En 1665, sur invitation de Louis XIV et de Colbert, le grand artiste italien Lorenzo Bernini (1598-1680), dit « Le Bernin » et « Le Cavalier Bernin », quitte Rome et se rend en France pour donner son avis sur l’achèvement du Louvre à Paris et notamment sur les différents projets d’architecture concernant cet immense palais. À Paris, Le Bernin loge à l’hôtel de Frontenac, ce que nous pouvons lire dans le « Journal du voyage du Cavalier Bernin en France », journal de sa visite écrit par l’ingénieur et collectionneur Paul Fréart de Chantelou (1609-1694) :
Dans ces sortes d’entretiens, nous sommes arrivés à Paris, à l’hôtel de Frontenac que Monsieur Colbert avait fait préparer pour y loger le Cavalier et sa famille. À la descente du carrosse, nous avons trouvé Monsieur du May intendant des meubles et commis de Monsieur Colbert, lequel a reçu et complimenté le Cavalier, l’a mené dans la chambre qu’on lui avait préparée. Elle était fort proprement meublée et accommodée. Il lui a montré après une galerie, des cabinets et autres commodités. |
Les projets du Bernin pour le Louvre ne sont finalement pas retenus. En effet, Jean-Baptiste Colbert lui préfère un projet plus classique qui est celui de Claude Perrault, ouvrant la voie à un art proprement français.
Il reste néanmoins de ce séjour du Bernin à l’hôtel de Frontenac la réalisation d’un grandiose buste du roi Louis XIV, d’abord placé au Louvre à la fin de l’année 1665 puis aux Tuileries et enfin au château de Versailles dans le Salon de Diane des Grands appartements du roi.
C’est la copie de ce buste en bronze sur un socle en granit blanc qui se trouve actuellement installée depuis 1931 sur la place Royale de Québec devant l’église Notre-Dame-des-Victoires.

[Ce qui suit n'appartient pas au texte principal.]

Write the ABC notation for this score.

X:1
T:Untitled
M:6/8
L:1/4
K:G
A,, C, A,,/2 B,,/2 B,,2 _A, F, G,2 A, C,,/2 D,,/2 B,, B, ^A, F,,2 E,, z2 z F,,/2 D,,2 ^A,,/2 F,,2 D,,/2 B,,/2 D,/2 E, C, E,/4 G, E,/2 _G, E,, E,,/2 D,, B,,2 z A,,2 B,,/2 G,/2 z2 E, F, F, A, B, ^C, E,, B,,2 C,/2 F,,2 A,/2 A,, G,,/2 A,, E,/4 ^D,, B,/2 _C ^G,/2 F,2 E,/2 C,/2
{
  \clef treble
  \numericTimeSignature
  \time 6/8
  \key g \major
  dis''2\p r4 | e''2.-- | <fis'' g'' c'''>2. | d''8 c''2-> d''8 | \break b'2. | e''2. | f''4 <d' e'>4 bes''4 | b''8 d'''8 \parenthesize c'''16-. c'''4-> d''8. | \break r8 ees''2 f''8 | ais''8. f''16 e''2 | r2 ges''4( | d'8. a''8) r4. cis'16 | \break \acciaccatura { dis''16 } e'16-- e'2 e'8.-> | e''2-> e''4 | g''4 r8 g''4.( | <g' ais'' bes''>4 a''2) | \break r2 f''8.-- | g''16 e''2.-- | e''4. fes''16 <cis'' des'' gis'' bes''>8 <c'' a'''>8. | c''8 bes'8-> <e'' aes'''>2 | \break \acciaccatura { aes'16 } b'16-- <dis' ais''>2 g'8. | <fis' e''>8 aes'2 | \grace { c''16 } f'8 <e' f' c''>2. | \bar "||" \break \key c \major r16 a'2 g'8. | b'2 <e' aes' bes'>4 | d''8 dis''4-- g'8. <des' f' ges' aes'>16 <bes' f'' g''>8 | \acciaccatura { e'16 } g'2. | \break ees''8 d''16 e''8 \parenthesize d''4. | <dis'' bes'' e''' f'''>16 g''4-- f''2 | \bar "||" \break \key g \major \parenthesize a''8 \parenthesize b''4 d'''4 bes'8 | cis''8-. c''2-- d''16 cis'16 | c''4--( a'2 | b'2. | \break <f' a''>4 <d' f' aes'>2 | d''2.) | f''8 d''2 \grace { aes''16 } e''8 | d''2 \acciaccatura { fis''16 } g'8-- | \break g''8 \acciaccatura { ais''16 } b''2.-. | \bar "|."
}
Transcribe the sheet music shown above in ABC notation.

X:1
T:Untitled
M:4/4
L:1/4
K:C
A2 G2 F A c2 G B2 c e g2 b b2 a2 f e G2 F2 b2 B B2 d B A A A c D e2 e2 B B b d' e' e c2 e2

Cette copie de l’œuvre du Bernin succède à un autre buste qui avait été placé en novembre 1686 par l’intendant de la Nouvelle-France Bochart de Champigny afin que les habitants de Québec connaissent mieux le physique de leur roi, étant donné que le Roi-Soleil n’avait pu envisager une visite outre-Atlantique. Le buste de Louis XIV est donc présent donc pendant tout le deuxième gouvernement de Frontenac. Le lieu est de grande importance car la place Royale représente à cette période alors environ un quart des habitants de Québec : ainsi au recensement de 1681, on compte 309 habitants qui résident autour de la place Royale pour un total de 1.282 habitants dans toute la ville.
Sur le cartouche de la carte de la Nouvelle-France établie par le géographe Jean-Baptiste-Louis Franquelin en 1688 et représentant la ville de Québec, on peut voir un figuré qui mentionne justement l’emplacement de ce buste du Roi-Soleil.
On peut également observer dans le plan de Québec réalisé sous Frontenac en 1690 par l’ingénieur Robert de Villeneuve une indication de la « Place où M. de Champigny, intendant du pays, a fait poser en 1686 l’effigie de Sa Majesté ». Cette œuvre bouge régulièrement, on apprend ainsi dans la lettre que l’intendant Champigny écrit le 15 octobre 1700 au ministre, que des « fréquentes représentations » furent faites « à M. de Frontenac » et à Champigny « par les habitants de Québec que la place de la basse ville avait été rendue presqu’inutile au public et à l’usage des charrois par l’espace qui était occupé par le buste du Roy » : les autorités le font donc déplacer. Mais finalement, après plusieurs échanges, le ministre indique le 6 mai 1702 au gouverneur Callières que « Sa Majesté trouve bon que vous le fassiez remettre dans la grande place ».
Le buste disparaît ensuite à partir de cette année 1702, sans doute ramené avec lui en France par l’intendant Champigny. Puis, beaucoup plus tard, la copie du buste faite par Le Bernin à l’époque de Frontenac est donc installée de manière définitive en 1931, contribuant à populariser encore davantage cette représentation du Roi-Soleil faite par un des plus fameux artistes du Grand Siècle.